Commanders and leaders
- Francis Nicholson Samuel Vetch: Daniel d'Auger de Subercase Simon-Pierre Denys de Bonaventure

Strength
- About 2,000 regular and provincial soldiers: Fewer than 300

Casualties and losses
- Unknown: Unknown

= Siege of Port Royal (1710) =

Part of Queen Anne's War

The siege of Port Royal (5–13 October 1710), also known as the Conquest of Acadia, was a military siege conducted by British regular and provincial forces under the command of Francis Nicholson against a French Acadian garrison and the Wabanaki Confederacy under the command of Daniel d'Auger de Subercase, at the Acadian capital, Port Royal. The successful British siege marked the beginning of permanent British control over the peninsular portion of Acadia, which had been referred to as Nova Scotia by the British since 1621. It was the first time the British permanently took and held a French colonial possession. After the French surrender, the British occupied the fort in the capital with all the pomp and ceremony of having captured one of the great fortresses of Europe, and renamed it Annapolis Royal.

The siege was the third British attempt during Queen Anne's War to capture the Acadian capital, and it had profound consequences over the next 50 years. The conquest was a key element in the framing of the North American issues in French-British treaty negotiations of 1711–1713. It resulted in the creation of a new colony—Nova Scotia—and introduced significant questions concerning the fate of both the Acadians and the Mi'kmaq who continued to occupy Acadia. The Conquest of Acadia was a foundational moment in the history of the Canadian state—it was a precursor to the British conquest of New France in the middle of the century.

● Using the information:
1) List every person named under "Commanders and leaders" in the Port Royal passage.
2) Answer these from the Port Royal passage:
(a) On what dates did the siege take place?
(b) How many soldiers are given as the strength of the side listed second?
(c) What new name did the British give the fort after the French surrender?
3) Translate this sentence from the Port Royal passage into Spanish: "It was the first time the British permanently took and held a French colonial possession."

● Raw data:
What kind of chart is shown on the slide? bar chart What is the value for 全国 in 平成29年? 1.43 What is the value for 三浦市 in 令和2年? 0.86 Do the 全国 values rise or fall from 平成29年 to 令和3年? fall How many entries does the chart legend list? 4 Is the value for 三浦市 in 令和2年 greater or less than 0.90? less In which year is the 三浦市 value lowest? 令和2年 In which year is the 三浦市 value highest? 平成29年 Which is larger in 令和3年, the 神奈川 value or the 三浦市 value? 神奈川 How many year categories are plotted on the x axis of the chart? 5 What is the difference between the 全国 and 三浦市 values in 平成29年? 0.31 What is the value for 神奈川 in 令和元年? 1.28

● Answers:
1)
Francis Nicholson
Samuel Vetch
Daniel d'Auger de Subercase
Simon-Pierre Denys de Bonaventure

2)
(a) 5–13 October 1710
(b) Fewer than 300
(c) Annapolis Royal

3) Fue la primera vez que los británicos tomaron y conservaron de forma permanente una posesión colonial francesa.